There was an important element of surprise in David's experience of forgiveness. He had begged God to wash away his sin and to make him clean. In a certain sense, forgiveness must never be a surprise. We should never be surprised when God keeps his word. In 1 John 1:9, God tells us that if we confess our sins, he will be faithful to forgive those sins. God keeps his promises; man does not. God is the covenant Maker; we are covenant breakers.

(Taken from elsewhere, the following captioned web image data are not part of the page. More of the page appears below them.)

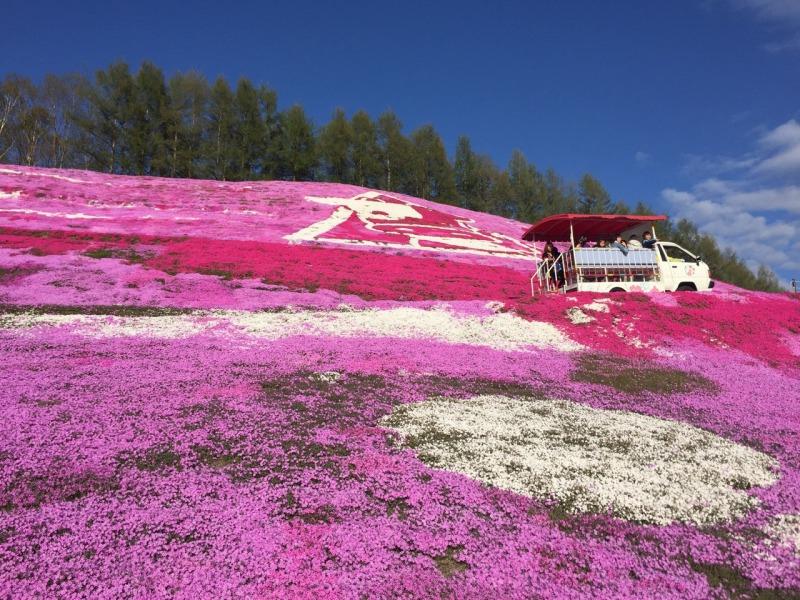 東藻琴の芝桜は必見(北海道網走群大空町)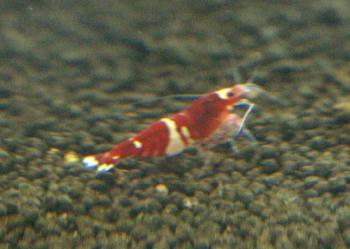 redd.JPG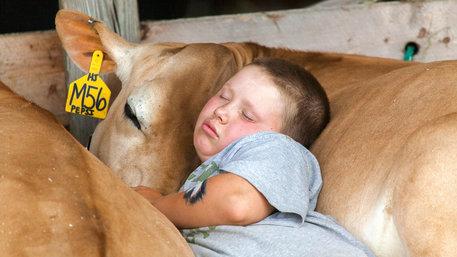 Junge und Kuh schlafen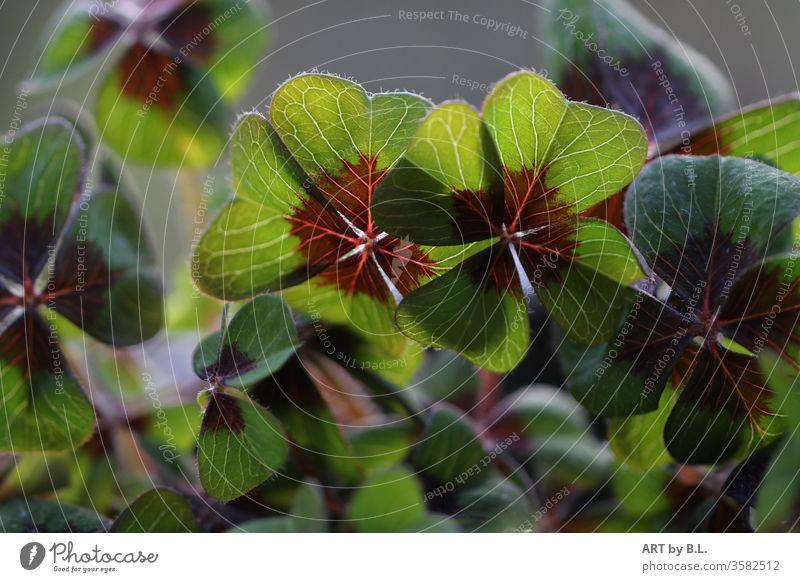Glücksklee grünes kleeblätter kleeblatt glück vier vierblättrig kleepflanze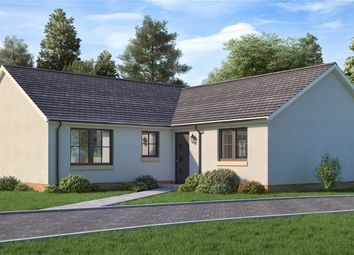 Thumbnail 3 bed detached bungalow for sale in The Parkgrove, Maple Grove, James Street, Blairgowrie, Perth And Kinross
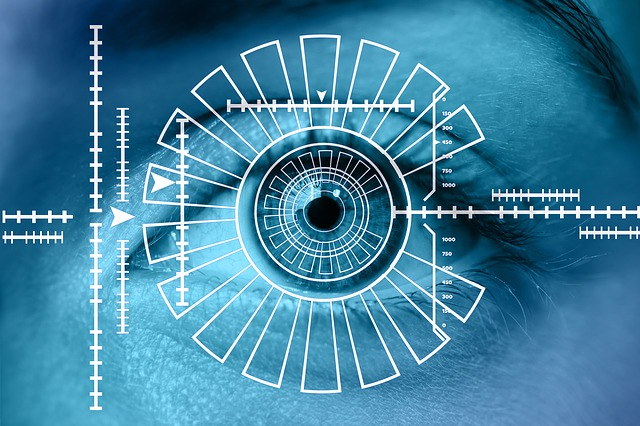 Die Sicherheit bei dem Iris-Scanner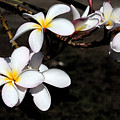 Plumeria 1 by Doug Johnson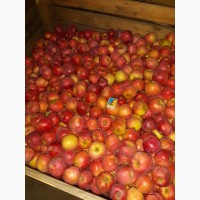 Продам яблоко Флорина оптом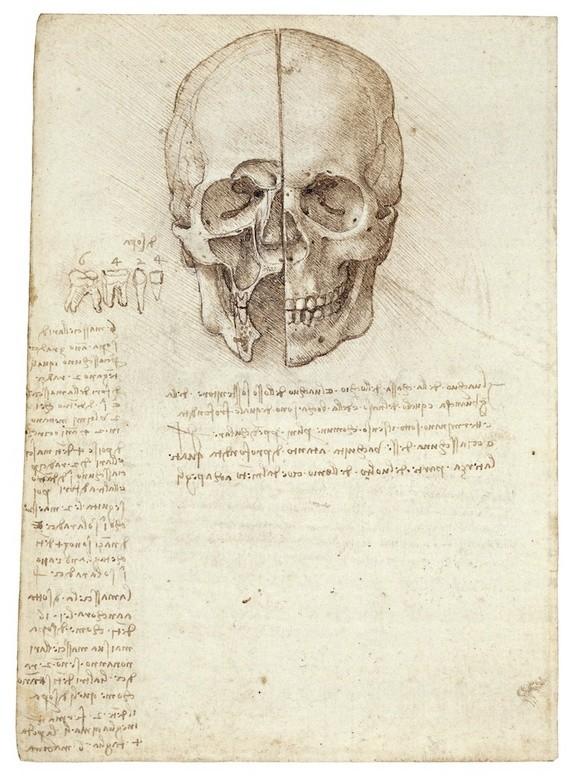 Lukisan Leonardo Da Vinci tentang anatomi manusia 9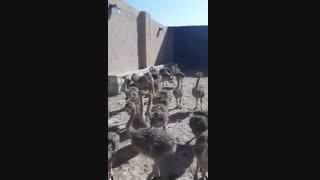 فروش شترمرغ 2 ماهه( اریا منتخب پارسیان)09131007689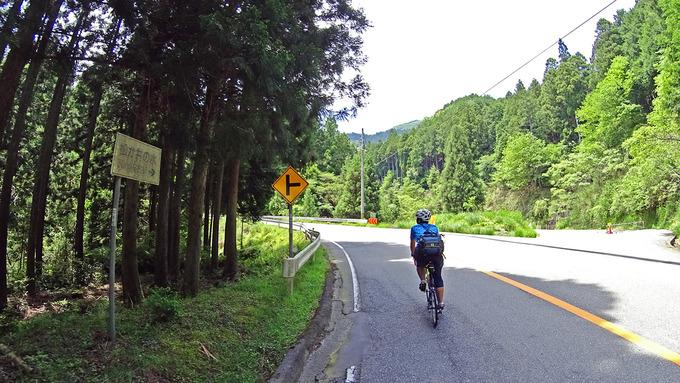 山道の急な上り坂の写真。辺りには背の高い杉の木が立ち並んでいる。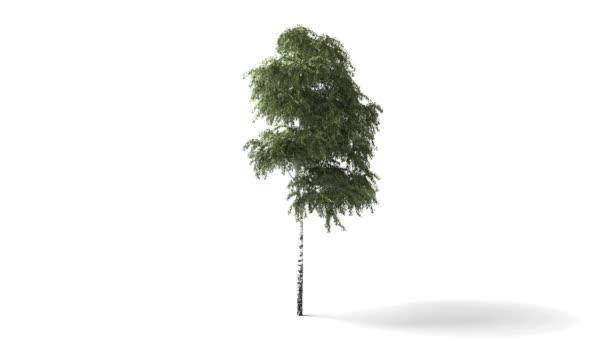 Isolated tree wind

Looking at the issue from another perspective, however, we ought to be surprised every time we experience forgiveness. We ought never to take God's mercy and forgiveness for granted, even though we live in a culture that does. It is terrifying to consider the ease with which we take God's grace for granted. I occasionally ask collegians, seminarians, seminary professors, and ministers the questions, "Is God obligated to be loving? Is he bound to forgiveness and grace?" Again and again their answers are in the affirmative: "Yes, of course, it's God's nature to be loving. He's essentially a God of love. If he didn't show love, he wouldn't be God. If God is God, then he must be merciful!"

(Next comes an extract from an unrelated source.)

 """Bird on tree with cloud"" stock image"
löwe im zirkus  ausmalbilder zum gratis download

He must be merciful? If God must be merciful, then his mercy is no longer free or voluntary. It has become obligatory; if so, then it is no longer mercy, but justice. God is never required to be merciful. As soon as we think God is obligated to be merciful, a red light should flash in our brains, indicating that we are no longer thinking about mercy, but about justice. We need to do more than sing "Amazing Grace"--we need to be repeatedly amazed by grace.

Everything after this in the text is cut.